======== Data shown

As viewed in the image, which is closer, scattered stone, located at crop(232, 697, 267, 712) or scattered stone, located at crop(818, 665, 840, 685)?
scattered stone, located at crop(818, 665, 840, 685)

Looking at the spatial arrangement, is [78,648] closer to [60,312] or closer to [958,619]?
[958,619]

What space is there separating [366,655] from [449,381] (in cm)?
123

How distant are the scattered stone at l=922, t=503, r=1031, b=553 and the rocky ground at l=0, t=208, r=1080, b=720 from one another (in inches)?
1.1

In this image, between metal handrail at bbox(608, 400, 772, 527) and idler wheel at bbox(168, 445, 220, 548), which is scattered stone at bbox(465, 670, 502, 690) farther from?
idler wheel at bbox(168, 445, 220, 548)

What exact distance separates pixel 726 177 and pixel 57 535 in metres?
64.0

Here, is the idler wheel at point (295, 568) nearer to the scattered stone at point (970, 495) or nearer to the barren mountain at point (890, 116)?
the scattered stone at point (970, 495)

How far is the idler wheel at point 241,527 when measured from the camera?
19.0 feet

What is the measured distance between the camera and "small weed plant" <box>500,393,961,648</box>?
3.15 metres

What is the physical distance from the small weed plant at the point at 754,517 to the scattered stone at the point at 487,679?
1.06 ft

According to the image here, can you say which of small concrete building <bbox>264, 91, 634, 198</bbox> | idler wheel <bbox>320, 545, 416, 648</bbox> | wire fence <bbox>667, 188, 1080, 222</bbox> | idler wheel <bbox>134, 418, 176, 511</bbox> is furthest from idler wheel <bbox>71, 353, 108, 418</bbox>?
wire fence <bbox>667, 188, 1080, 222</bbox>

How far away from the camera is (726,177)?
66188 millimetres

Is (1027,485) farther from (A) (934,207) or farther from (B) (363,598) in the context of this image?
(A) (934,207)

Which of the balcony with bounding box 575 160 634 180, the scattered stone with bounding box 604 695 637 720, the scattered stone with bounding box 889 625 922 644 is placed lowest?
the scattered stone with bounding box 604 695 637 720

================

Task: Reproduce all of the data above word for word, keeping every line unchanged and in its original order.

The output:
As viewed in the image, which is closer, scattered stone, located at crop(232, 697, 267, 712) or scattered stone, located at crop(818, 665, 840, 685)?
scattered stone, located at crop(818, 665, 840, 685)

Looking at the spatial arrangement, is [78,648] closer to [60,312] or closer to [958,619]?
[958,619]

What space is there separating [366,655] from [449,381] (in cm)?
123

How distant are the scattered stone at l=922, t=503, r=1031, b=553 and the rocky ground at l=0, t=208, r=1080, b=720 from one another (in inches)?
1.1

In this image, between metal handrail at bbox(608, 400, 772, 527) and idler wheel at bbox(168, 445, 220, 548), which is scattered stone at bbox(465, 670, 502, 690) farther from?
idler wheel at bbox(168, 445, 220, 548)

What exact distance separates pixel 726 177 and pixel 57 535 in metres?
64.0

Here, is the idler wheel at point (295, 568) nearer to the scattered stone at point (970, 495) or nearer to the barren mountain at point (890, 116)?
the scattered stone at point (970, 495)

How far is the idler wheel at point 241,527 when measured from the camera?
19.0 feet

What is the measured distance between the camera and "small weed plant" <box>500,393,961,648</box>?
3.15 metres

What is the physical distance from the small weed plant at the point at 754,517 to the scattered stone at the point at 487,679?
1.06 ft

According to the image here, can you say which of small concrete building <bbox>264, 91, 634, 198</bbox> | idler wheel <bbox>320, 545, 416, 648</bbox> | wire fence <bbox>667, 188, 1080, 222</bbox> | idler wheel <bbox>134, 418, 176, 511</bbox> is furthest from idler wheel <bbox>71, 353, 108, 418</bbox>?
wire fence <bbox>667, 188, 1080, 222</bbox>

How far away from the camera is (726,177)?
66188 millimetres

Is (1027,485) farther from (A) (934,207) or farther from (B) (363,598) in the context of this image?
(A) (934,207)

Which of the balcony with bounding box 575 160 634 180, the scattered stone with bounding box 604 695 637 720, the scattered stone with bounding box 889 625 922 644 is placed lowest?
the scattered stone with bounding box 604 695 637 720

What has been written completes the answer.